Before the development of guns, the role of this dog was just as important. Bids were netted rather than shot. But when guns became popular, the pointer was used and needed to point and retrieve the bird.
In a way, he is a type of Retriever dog. The Golden retriever was used in the same way.
Nowadays, when hunting, Pointer quarters in front of the hunter systematically with its head high scenting the air upwind. When they detect a hidden game, they halt suddenly with the nose pointing to the game. This way, the hunter can prepare to shoot.
They Eat a Lot
Here is one of the German pointer facts you might not know. This dog eats a lot. Because the GSP is a highly energetic dog, they burn hundreds of calories in a single play session.
Because of that, they require a lot of food. When they pass the adult ages and make it to the elder dog category, this puppy might not need as much dog food.
Friendly and Affectionate puppy
If you want a friendly and affectionate puppy, you can never go wrong with a German shorthaired pointer puppy. The dog breed has a high friendliness rating and loves families.
And they are child friendly. You can sure have it as a family dog.
They are not apartment dogs
While the German pointer puppy will thrive with families, they are not as good as an apartment dog. They need much more room to enjoy themselves during the day.
And their size is not suitable for apartment living. They can weigh up to 70 pounds.
Let’s look at the breed standard and breed information now.
The purebred standard of German shorthaired pointer dog features shades of white and liver. The liver is a deep shade of brown that some call chocolate brown. Most puppies have a speckled or spotted appearance as well. You can find a dark white or tan coat with spots of the liver. Some dogs have more spots than others.
They do not need a lot of grooming
Speaking about their coat, you should not worry about maintenance and grooming much. These dogs have a short coat and do not shed as much as others do. Their coat is soft to touch. Regular brushing is all you need for the GSP puppy. For brushing, you can use a metal comb or one with stiff bristles.
They do not need washing as much as other dogs. You can bathe your dog only when they spend a lot of time playing in the mud. Frequent baths might contribute to skin allergy. And this dog breed is prone to skin allergies. So, we suggest bathing with dry shampoo for dogs.
They love to be in the middle of the action
Here are more German pointer facts for you. This puppy is happiest when he is in the middle of the action. They want to be where their family is. When outside, they are alert in the field. This is why they make a great watchdog.
The GSP is great with children and other pets. But if you do not have time to keep them around you, do not get one. Otherwise, they might suffer from separation anxiety.

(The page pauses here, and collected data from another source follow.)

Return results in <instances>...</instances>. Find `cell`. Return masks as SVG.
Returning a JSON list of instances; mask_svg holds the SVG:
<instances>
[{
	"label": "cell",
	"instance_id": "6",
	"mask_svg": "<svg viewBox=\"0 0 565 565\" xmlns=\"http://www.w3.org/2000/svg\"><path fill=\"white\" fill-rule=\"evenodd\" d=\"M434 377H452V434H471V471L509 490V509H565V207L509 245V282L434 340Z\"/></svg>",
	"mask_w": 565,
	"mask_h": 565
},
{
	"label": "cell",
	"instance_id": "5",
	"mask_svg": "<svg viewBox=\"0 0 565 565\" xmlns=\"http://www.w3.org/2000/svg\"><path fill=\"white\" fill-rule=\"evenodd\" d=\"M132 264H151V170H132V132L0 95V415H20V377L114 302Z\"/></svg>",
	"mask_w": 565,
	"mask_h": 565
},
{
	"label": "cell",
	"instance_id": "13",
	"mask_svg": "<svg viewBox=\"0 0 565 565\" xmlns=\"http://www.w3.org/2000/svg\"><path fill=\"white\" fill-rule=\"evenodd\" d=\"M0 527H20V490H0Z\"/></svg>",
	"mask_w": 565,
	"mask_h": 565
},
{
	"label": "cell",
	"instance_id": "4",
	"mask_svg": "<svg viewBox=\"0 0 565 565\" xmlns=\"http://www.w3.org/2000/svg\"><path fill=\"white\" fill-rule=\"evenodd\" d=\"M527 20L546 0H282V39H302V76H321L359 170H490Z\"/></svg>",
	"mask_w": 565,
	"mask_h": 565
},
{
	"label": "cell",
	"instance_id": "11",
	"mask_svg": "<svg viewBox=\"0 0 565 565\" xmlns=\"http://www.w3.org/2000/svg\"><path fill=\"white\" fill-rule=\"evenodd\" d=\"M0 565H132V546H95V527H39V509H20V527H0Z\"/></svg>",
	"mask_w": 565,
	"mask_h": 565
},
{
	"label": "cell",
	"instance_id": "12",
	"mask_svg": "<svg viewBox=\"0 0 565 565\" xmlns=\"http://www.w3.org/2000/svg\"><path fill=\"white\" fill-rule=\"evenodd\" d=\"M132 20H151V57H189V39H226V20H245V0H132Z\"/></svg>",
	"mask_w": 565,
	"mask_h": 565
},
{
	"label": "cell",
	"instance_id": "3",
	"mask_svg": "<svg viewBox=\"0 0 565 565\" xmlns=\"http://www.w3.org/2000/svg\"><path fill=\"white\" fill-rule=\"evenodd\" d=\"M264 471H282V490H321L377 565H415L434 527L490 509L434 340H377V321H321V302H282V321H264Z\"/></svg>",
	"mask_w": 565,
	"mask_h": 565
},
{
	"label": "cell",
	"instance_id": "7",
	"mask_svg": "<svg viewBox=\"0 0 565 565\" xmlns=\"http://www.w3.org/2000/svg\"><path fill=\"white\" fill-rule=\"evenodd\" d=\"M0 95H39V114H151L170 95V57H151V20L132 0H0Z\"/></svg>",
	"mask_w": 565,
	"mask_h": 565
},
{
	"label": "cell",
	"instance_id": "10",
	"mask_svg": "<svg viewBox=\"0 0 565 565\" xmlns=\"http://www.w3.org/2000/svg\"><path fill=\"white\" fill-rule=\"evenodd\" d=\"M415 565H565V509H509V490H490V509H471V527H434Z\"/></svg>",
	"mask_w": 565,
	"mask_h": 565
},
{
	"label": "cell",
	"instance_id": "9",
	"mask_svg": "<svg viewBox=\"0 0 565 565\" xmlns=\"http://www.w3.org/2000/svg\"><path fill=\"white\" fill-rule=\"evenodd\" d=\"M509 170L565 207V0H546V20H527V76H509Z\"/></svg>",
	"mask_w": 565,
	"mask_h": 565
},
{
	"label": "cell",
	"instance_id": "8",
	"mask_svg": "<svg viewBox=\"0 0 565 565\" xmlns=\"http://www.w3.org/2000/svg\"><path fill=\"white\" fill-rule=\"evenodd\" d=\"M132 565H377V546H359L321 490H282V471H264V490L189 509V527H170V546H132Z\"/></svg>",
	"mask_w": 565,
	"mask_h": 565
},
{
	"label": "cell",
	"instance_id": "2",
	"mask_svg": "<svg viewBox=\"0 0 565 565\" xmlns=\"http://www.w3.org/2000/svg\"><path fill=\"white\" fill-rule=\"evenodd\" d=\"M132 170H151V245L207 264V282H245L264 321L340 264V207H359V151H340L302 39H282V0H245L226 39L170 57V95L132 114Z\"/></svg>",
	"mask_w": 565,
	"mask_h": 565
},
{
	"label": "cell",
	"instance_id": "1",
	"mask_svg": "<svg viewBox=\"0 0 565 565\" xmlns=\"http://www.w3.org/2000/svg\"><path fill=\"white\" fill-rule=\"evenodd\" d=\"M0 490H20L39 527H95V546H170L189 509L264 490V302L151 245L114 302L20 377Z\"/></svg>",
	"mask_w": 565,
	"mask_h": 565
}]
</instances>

Great at obedience training
The GSP has a willingness to learn. Combine that with its natural athleticism, and you have a dog that is easy to train. Proper obedience training is a must to keep the Pointer out of trouble.
And because this puppy is a versatile hunting dog, you can play a lot of nose games. Incorporate nose games into your training, and you will have a happy puppy.
Be ready for health problems
We all love our puppies and wish them the best. But we have to stress that some dogs are more susceptible to health issues than others.
When it comes to the GSP, it is a relatively healthy hunting breed. But there are some health conditions that present a higher risk.
One of the most common diseases is the Von Willebrand Disease, a type of bleeding disorder that prevents platelets from binding when an injury occurs. Both male and female dogs can develop this condition. You can notice dark bruises on the skin as one of the first symptoms.
Another medical condition to pay attention to is gastric torsion. It causes the digestive system to twist, preventing food and water from moving through the bowel and out the anus.
Last, but not least, canine hip dysplasia is a common condition among retriever breeds. And the German shorthaired pointer is not an exception. Make sure to get your puppy from a reputable breeder and schedule regular veterinarian visits to prevent any health issue.